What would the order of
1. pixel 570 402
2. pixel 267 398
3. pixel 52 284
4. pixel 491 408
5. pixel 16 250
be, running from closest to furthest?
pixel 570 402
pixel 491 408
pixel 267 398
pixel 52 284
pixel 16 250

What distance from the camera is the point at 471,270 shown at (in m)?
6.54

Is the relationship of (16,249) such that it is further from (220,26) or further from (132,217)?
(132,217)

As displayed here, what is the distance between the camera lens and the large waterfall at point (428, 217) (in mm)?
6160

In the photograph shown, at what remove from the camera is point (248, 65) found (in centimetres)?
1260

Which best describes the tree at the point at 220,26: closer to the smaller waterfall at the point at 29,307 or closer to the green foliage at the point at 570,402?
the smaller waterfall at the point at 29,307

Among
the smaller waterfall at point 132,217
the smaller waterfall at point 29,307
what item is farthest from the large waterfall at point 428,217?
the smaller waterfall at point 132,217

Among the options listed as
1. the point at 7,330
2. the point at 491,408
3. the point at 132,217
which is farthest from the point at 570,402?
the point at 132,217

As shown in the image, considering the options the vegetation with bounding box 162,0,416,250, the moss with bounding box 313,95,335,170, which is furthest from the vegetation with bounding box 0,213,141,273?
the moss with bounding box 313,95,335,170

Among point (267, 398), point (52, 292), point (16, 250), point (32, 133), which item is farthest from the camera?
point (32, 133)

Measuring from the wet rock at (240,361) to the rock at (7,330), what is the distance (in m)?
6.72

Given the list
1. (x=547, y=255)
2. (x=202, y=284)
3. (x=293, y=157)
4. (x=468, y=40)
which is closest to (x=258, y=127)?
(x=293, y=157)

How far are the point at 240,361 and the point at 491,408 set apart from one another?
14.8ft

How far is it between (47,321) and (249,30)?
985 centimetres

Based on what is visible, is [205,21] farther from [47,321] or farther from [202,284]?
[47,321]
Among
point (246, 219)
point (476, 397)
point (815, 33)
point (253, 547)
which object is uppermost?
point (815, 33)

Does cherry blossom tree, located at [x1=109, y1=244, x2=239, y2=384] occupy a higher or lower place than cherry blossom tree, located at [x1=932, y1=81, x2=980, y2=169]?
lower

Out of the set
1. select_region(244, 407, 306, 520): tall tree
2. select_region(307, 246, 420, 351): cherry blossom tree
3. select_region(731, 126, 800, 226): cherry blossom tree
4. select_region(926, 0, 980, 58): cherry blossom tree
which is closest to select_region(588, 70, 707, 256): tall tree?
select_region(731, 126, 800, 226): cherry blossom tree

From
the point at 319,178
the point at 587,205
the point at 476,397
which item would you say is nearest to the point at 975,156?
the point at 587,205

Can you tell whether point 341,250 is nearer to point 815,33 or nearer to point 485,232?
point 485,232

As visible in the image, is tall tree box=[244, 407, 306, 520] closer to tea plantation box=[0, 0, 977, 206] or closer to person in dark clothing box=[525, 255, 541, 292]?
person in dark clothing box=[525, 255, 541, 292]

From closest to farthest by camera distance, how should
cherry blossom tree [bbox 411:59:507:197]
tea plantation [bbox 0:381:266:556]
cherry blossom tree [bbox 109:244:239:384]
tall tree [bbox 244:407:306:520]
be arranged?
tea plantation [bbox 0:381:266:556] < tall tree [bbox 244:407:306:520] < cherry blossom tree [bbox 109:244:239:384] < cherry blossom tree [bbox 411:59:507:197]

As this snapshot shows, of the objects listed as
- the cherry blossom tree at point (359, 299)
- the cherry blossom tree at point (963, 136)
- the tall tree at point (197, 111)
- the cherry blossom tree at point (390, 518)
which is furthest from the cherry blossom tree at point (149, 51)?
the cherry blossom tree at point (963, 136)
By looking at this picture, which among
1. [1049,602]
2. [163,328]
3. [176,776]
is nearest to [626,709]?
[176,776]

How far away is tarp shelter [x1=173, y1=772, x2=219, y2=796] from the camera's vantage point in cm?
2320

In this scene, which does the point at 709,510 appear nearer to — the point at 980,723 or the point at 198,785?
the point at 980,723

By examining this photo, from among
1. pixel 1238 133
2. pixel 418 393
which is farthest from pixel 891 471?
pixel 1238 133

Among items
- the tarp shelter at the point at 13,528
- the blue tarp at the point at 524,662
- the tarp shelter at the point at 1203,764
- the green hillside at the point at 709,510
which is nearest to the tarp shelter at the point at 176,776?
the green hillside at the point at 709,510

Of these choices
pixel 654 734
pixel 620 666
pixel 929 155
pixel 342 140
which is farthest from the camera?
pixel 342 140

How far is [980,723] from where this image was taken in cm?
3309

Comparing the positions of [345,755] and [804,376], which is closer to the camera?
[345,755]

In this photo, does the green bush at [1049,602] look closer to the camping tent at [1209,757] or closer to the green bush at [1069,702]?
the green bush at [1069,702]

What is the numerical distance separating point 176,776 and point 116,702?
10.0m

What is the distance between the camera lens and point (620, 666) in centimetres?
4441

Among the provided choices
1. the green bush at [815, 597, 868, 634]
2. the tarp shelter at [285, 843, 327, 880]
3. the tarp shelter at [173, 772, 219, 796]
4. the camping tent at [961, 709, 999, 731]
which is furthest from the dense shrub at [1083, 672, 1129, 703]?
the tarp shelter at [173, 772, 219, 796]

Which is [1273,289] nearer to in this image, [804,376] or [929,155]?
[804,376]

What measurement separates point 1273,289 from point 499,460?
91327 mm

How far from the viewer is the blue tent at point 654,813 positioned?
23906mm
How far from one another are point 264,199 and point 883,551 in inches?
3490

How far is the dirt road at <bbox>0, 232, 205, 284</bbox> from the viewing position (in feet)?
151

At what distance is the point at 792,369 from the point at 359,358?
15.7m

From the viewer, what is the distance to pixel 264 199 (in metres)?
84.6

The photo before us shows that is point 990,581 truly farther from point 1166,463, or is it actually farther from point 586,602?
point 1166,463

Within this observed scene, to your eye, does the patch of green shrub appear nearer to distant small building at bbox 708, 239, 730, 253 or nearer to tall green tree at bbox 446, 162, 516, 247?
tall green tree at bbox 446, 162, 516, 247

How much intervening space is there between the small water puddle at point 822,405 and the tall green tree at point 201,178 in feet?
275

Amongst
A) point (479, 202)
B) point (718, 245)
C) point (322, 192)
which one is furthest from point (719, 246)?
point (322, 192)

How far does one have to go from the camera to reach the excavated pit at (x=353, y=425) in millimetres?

__________________________________________________

**Challenge:** Every line of the data above should be reproduced word for word.

**Completed exercise:**
What would the order of
1. pixel 570 402
2. pixel 267 398
3. pixel 52 284
4. pixel 491 408
5. pixel 16 250
be, running from closest to furthest?
pixel 570 402
pixel 491 408
pixel 267 398
pixel 52 284
pixel 16 250

What distance from the camera is the point at 471,270 shown at (in m)?
6.54

Is the relationship of (16,249) such that it is further from (220,26) or further from (132,217)?
(132,217)

As displayed here, what is the distance between the camera lens and the large waterfall at point (428, 217) (in mm)?
6160

In the photograph shown, at what remove from the camera is point (248, 65) found (in centimetres)?
1260

Which best describes the tree at the point at 220,26: closer to the smaller waterfall at the point at 29,307 or closer to the green foliage at the point at 570,402?
the smaller waterfall at the point at 29,307

Among
the smaller waterfall at point 132,217
the smaller waterfall at point 29,307
what item is farthest from the large waterfall at point 428,217?
the smaller waterfall at point 132,217

Among the options listed as
1. the point at 7,330
2. the point at 491,408
3. the point at 132,217
which is farthest from the point at 570,402?
the point at 132,217

As shown in the image, considering the options the vegetation with bounding box 162,0,416,250, the moss with bounding box 313,95,335,170, which is furthest from the vegetation with bounding box 0,213,141,273?
the moss with bounding box 313,95,335,170

Among point (267, 398), point (52, 292), point (16, 250), point (32, 133), which item is farthest from the camera?
point (32, 133)

Measuring from the wet rock at (240,361) to the rock at (7,330), what is the distance (in m)?
6.72

Given the list
1. (x=547, y=255)
2. (x=202, y=284)
3. (x=293, y=157)
4. (x=468, y=40)
which is closest to (x=258, y=127)?
(x=293, y=157)

How far are the point at 240,361 and the point at 491,408 set apart from one another?
14.8ft

How far is it between (47,321) and (249,30)?
985 centimetres

Based on what is visible, is [205,21] farther from [47,321] or farther from [202,284]?
[47,321]
Among
point (246, 219)
point (476, 397)
point (815, 33)
point (253, 547)
which object is uppermost?
point (815, 33)

Does cherry blossom tree, located at [x1=109, y1=244, x2=239, y2=384] occupy a higher or lower place than cherry blossom tree, located at [x1=932, y1=81, x2=980, y2=169]?
lower

Out of the set
1. select_region(244, 407, 306, 520): tall tree
2. select_region(307, 246, 420, 351): cherry blossom tree
3. select_region(731, 126, 800, 226): cherry blossom tree
4. select_region(926, 0, 980, 58): cherry blossom tree
which is closest to select_region(588, 70, 707, 256): tall tree?
select_region(731, 126, 800, 226): cherry blossom tree

From
the point at 319,178
the point at 587,205
the point at 476,397
which item would you say is nearest to the point at 975,156?
the point at 587,205

Can you tell whether point 341,250 is nearer to point 815,33 or nearer to point 485,232?
point 485,232

As visible in the image, is tall tree box=[244, 407, 306, 520] closer to tea plantation box=[0, 0, 977, 206] or closer to person in dark clothing box=[525, 255, 541, 292]?
person in dark clothing box=[525, 255, 541, 292]

From closest to farthest by camera distance, how should
cherry blossom tree [bbox 411:59:507:197]
tea plantation [bbox 0:381:266:556]
cherry blossom tree [bbox 109:244:239:384]
tall tree [bbox 244:407:306:520]
be arranged?
tea plantation [bbox 0:381:266:556] < tall tree [bbox 244:407:306:520] < cherry blossom tree [bbox 109:244:239:384] < cherry blossom tree [bbox 411:59:507:197]

As this snapshot shows, of the objects listed as
- the cherry blossom tree at point (359, 299)
- the cherry blossom tree at point (963, 136)
- the tall tree at point (197, 111)
- the cherry blossom tree at point (390, 518)
which is furthest from the cherry blossom tree at point (149, 51)?
the cherry blossom tree at point (963, 136)
By looking at this picture, which among
1. [1049,602]
2. [163,328]
3. [176,776]
is nearest to [626,709]?
[176,776]

How far away is tarp shelter [x1=173, y1=772, x2=219, y2=796] from the camera's vantage point in cm?
2320

In this scene, which does the point at 709,510 appear nearer to — the point at 980,723 or the point at 198,785?
the point at 980,723

By examining this photo, from among
1. pixel 1238 133
2. pixel 418 393
which is farthest from pixel 891 471?
pixel 1238 133

Among items
- the tarp shelter at the point at 13,528
- the blue tarp at the point at 524,662
- the tarp shelter at the point at 1203,764
- the green hillside at the point at 709,510
which is nearest to the tarp shelter at the point at 176,776?
the green hillside at the point at 709,510

Of these choices
pixel 654 734
pixel 620 666
pixel 929 155
pixel 342 140
which is farthest from the camera?
pixel 342 140

How far is [980,723] from where this image was taken in cm?
3309

Comparing the positions of [345,755] and [804,376], which is closer to the camera?
[345,755]

In this photo, does the green bush at [1049,602] look closer to the camping tent at [1209,757] or closer to the green bush at [1069,702]?
the green bush at [1069,702]

What is the numerical distance separating point 176,776 and point 116,702?
10.0m

What is the distance between the camera lens and point (620, 666) in centimetres?
4441

Among the provided choices
1. the green bush at [815, 597, 868, 634]
2. the tarp shelter at [285, 843, 327, 880]
3. the tarp shelter at [173, 772, 219, 796]
4. the camping tent at [961, 709, 999, 731]
which is furthest from the dense shrub at [1083, 672, 1129, 703]?
the tarp shelter at [173, 772, 219, 796]

Which is [1273,289] nearer to in this image, [804,376] or [929,155]?
[804,376]

What measurement separates point 1273,289 from point 499,460?
91327 mm

How far from the viewer is the blue tent at point 654,813 positioned?
23906mm
How far from one another are point 264,199 and point 883,551 in inches?
3490

How far is the dirt road at <bbox>0, 232, 205, 284</bbox> from the viewing position (in feet)?
151

At what distance is the point at 792,369 from the point at 359,358?
15.7m

From the viewer, what is the distance to pixel 264 199 (in metres)?
84.6

The photo before us shows that is point 990,581 truly farther from point 1166,463, or is it actually farther from point 586,602?
point 1166,463

Within this observed scene, to your eye, does the patch of green shrub appear nearer to distant small building at bbox 708, 239, 730, 253 or nearer to tall green tree at bbox 446, 162, 516, 247?
tall green tree at bbox 446, 162, 516, 247

How much intervening space is there between the small water puddle at point 822,405 and the tall green tree at point 201,178 in feet?
275

Amongst
A) point (479, 202)
B) point (718, 245)
C) point (322, 192)
which one is furthest from point (719, 246)?
point (322, 192)

How far does one have to go from the camera to reach the excavated pit at (x=353, y=425) in millimetres?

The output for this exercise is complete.